EU related issues dominate the front pages: there are snapshots of former president Vaclav Havel at Tuesday's concert in support of EU accession; reports about the 2 million e-mails - sent out by mistake under the Prime Minister's name - urging Czechs to go to the polls; and an interview about EU membership with President Vaclav Klaus under the heading "It is a pity we couldn't enjoy our sovereignty for a while longer, but it is simply not possible".
Commentators mostly give the government's EU campaign the thumbs down and criticize the way in which the country's politicians have behaved with respect to the upcoming referendum. The Prime Minister makes a huge fuss about an e-mail which simply urges Czechs to go to the polls, while President Klaus holds back, preferring not to take a public stand one way or another. And then there is this ineffective government campaign sporting the EU flag with a knot at one end - to remind people to go to the polls, says Hospodarske noviny.
Well, it's not far off the mark, the paper notes. It rightly symbolizes the fact that Czech politicians are tying themselves in knots over the country's EU accession. Lidove noviny reports that the Communist Party is divided over the matter of EU accession - its younger members are in favour of joining the EU, the older ones are against it. At least the party's leadership has shown a civilized face by tolerating a difference of opinion on such a crucial matter, the paper says.
Away from EU matters, Pravo reports that a rail worker on Tuesday foiled a terrorist attempt to blow up rail tracks along a frequented line between Prague and Pardubice, a city east of Prague. Police diffused the device and a nationwide search is on for the culprit, Pravo says, noting that, had the fully functional bomb gone unnoticed, it would have caused a terrible tragedy.
President Vaclav Klaus has spent 100 days in office and Mlada fronta Dnes has devoted two whole pages to his performance. We have been treated to a three month-long well-orchestrated publicity campaign, says the paper. The President's every move is calculated to improve his image - and so far it seems to be working. As one commentator puts it: Vaclav Klaus knows what people want to hear, and that's what he tells them.
The Prague Castle Guard scandal spoils the picture, though, and as scandals do it has made front pages, overshadowing the 100-days in office reports. President Klaus has told the paper he is seriously concerned about the unit. It's record includes sexual abuse, bullying, porn photos and most recently blackmail of prostitutes. The paper notes that only radical action and "a change of guard" can restore the unit's credibility.

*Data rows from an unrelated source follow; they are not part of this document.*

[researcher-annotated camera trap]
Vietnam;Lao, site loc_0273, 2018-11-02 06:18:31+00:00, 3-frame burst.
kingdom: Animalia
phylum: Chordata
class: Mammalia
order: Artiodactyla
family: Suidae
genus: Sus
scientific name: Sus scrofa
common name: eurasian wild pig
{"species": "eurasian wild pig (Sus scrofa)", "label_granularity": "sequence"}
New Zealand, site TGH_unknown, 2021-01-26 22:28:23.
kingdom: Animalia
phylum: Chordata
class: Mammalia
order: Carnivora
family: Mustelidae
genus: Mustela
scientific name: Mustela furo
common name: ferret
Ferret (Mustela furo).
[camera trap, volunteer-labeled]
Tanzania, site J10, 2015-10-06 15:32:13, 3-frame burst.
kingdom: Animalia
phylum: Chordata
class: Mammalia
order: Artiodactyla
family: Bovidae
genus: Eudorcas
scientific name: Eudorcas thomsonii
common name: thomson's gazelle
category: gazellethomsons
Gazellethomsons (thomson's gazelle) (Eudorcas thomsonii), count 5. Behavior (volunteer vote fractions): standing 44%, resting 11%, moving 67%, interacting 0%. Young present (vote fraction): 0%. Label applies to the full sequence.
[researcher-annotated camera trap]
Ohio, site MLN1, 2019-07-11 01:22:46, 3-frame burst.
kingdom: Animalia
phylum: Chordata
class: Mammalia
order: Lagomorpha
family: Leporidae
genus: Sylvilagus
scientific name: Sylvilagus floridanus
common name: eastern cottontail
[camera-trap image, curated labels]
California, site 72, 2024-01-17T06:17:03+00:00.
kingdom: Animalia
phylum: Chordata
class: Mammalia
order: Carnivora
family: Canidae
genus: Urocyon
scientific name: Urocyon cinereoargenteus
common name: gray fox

And, finally, on a lighter topic, the paper carries the results of a survey on what Czech children read - and how much time they devote to this activity. Top of the list are adventure books, books about nature, legends and storybooks. 54 per cent of children polled said they enjoy reading; 27 per cent of respondents said they hadn't read a single book in the past month; 21 per cent said they read daily; while 7 per cent spend several hours a day reading. Not surprisingly, the survey revealed that children who love reading had been read to from an early age.